Он замолчал. Слова, которые были в голове еще минуту назад, исчезли. Испарились. Осталась только пустота и тихий свист в груди.
— Черт.
Он выключил запись.
Запись вторая.
Он начал снова.
— Тсубаса, я… я хочу, чтобы ты…
Пауза. Слишком длинная.
— Чтобы ты знал, что…
Что?
Что он хотел, чтобы Тсубаса знал?
Он знал, что должен сказать. Должен объяснить. Должен оставить что-то, что поможет ему жить дальше. Но слова застревали в горле, как та мокрота, которую он не мог откашлять.

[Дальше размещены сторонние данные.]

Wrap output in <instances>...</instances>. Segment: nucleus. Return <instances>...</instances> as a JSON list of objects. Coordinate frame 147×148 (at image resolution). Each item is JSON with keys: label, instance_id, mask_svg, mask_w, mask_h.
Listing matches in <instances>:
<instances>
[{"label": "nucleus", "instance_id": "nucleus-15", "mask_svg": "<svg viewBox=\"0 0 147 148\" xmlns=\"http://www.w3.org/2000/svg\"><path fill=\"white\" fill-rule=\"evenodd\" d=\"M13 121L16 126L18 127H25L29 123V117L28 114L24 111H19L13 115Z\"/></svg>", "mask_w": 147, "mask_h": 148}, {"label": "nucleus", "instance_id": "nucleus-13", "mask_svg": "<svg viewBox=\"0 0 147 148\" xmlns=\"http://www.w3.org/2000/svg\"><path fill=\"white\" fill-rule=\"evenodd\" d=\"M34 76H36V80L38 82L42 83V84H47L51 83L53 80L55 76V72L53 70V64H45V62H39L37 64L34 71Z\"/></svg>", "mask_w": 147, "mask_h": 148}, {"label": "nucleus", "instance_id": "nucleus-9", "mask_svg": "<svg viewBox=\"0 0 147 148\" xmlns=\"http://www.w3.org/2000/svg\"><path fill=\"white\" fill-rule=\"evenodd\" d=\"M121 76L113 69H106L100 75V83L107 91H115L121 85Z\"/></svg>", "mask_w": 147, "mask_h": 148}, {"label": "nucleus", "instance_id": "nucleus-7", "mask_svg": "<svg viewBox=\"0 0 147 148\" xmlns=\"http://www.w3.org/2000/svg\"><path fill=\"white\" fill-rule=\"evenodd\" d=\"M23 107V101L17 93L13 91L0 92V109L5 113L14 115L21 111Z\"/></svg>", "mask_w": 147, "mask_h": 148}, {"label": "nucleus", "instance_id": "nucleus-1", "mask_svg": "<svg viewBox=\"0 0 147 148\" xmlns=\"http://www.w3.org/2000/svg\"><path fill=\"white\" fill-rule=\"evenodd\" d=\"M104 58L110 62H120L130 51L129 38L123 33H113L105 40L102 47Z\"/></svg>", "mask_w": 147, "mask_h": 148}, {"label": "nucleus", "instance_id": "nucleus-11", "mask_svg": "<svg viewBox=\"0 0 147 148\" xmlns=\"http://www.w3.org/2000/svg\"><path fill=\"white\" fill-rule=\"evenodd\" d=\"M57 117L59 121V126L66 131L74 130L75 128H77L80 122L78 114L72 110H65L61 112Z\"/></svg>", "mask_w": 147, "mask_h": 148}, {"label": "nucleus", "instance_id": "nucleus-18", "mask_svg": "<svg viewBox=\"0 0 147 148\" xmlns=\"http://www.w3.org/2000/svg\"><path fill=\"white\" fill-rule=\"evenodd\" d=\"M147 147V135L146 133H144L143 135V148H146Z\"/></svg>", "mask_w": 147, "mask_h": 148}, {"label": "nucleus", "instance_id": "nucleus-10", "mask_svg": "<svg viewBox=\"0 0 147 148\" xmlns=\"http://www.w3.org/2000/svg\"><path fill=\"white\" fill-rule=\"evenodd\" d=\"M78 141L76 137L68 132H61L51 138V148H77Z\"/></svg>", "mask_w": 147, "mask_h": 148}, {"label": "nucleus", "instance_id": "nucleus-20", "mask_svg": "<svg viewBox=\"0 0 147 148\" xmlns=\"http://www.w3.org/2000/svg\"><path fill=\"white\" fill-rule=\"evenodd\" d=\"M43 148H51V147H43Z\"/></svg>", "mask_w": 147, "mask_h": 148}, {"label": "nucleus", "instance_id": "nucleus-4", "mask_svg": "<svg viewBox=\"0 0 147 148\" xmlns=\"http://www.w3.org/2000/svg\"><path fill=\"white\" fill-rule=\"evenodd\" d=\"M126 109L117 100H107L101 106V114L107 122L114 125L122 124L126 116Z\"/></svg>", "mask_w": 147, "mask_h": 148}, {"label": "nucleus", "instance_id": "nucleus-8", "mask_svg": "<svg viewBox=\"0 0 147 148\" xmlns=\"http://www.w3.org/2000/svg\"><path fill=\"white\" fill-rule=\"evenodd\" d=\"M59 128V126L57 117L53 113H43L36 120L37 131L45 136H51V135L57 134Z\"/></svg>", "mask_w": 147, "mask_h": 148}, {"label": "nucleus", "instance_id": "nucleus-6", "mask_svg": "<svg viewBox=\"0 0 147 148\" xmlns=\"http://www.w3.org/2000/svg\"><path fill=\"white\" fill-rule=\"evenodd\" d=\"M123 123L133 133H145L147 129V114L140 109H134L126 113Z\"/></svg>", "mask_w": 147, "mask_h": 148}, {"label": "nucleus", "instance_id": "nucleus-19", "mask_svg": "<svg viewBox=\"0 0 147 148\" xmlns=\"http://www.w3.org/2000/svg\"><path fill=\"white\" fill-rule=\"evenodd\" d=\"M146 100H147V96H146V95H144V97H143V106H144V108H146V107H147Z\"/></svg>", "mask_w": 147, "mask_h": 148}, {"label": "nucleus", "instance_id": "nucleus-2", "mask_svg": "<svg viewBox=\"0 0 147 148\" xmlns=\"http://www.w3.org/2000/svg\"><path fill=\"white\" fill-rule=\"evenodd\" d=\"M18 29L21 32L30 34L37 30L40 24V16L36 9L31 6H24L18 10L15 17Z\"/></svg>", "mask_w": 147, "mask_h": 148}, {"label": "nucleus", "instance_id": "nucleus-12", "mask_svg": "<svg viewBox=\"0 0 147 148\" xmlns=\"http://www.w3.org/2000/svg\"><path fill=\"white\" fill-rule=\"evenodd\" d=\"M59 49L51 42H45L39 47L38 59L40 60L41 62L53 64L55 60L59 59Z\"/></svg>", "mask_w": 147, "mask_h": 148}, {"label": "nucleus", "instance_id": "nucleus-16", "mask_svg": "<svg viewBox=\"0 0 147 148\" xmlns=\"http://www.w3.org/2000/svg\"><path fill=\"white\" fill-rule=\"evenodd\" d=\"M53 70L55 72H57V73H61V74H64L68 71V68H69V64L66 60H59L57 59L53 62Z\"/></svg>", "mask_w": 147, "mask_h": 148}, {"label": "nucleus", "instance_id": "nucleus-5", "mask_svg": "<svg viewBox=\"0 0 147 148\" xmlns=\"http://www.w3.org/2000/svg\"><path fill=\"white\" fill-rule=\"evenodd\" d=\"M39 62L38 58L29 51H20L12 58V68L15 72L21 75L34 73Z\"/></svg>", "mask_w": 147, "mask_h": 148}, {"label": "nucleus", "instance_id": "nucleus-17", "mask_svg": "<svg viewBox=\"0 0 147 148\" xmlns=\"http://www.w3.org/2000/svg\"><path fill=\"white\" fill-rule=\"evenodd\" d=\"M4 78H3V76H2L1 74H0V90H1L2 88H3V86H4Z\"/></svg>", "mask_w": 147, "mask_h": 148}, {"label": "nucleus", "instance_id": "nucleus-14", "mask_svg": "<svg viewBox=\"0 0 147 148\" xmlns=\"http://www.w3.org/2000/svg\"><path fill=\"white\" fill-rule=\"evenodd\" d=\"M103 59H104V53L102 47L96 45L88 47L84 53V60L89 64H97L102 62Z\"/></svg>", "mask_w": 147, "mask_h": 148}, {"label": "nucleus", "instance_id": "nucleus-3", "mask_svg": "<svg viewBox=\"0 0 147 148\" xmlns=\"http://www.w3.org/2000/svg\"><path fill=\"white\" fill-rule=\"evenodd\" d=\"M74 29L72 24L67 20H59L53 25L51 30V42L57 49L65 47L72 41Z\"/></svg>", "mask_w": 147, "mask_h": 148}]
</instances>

— Я не знаю, что сказать, — произнес он в камеру. — Я не… я никогда не был хорош в этом.
Он выключил запись.
Запись третья.
— Тсубаса.
Слова пришли. Он начал говорить — о том, как важно учиться, как нужно слушаться Клода и Розу, как нельзя доверять незнакомцам. Слова лились ровно, правильно, как инструкция. Как руководство.
Но где-то на середине он остановился.
— Это не то, — сказал он. — Это не то, что я хочу сказать.
Он выключил камеру.
Он сидел за столом, глядя на красную точку.
Семь месяцев. Семь месяцев осталось. А он не мог сказать своему сыну то, что должен был. Не мог найти слов. Не мог выдавить из себя то, что другие люди говорят легко.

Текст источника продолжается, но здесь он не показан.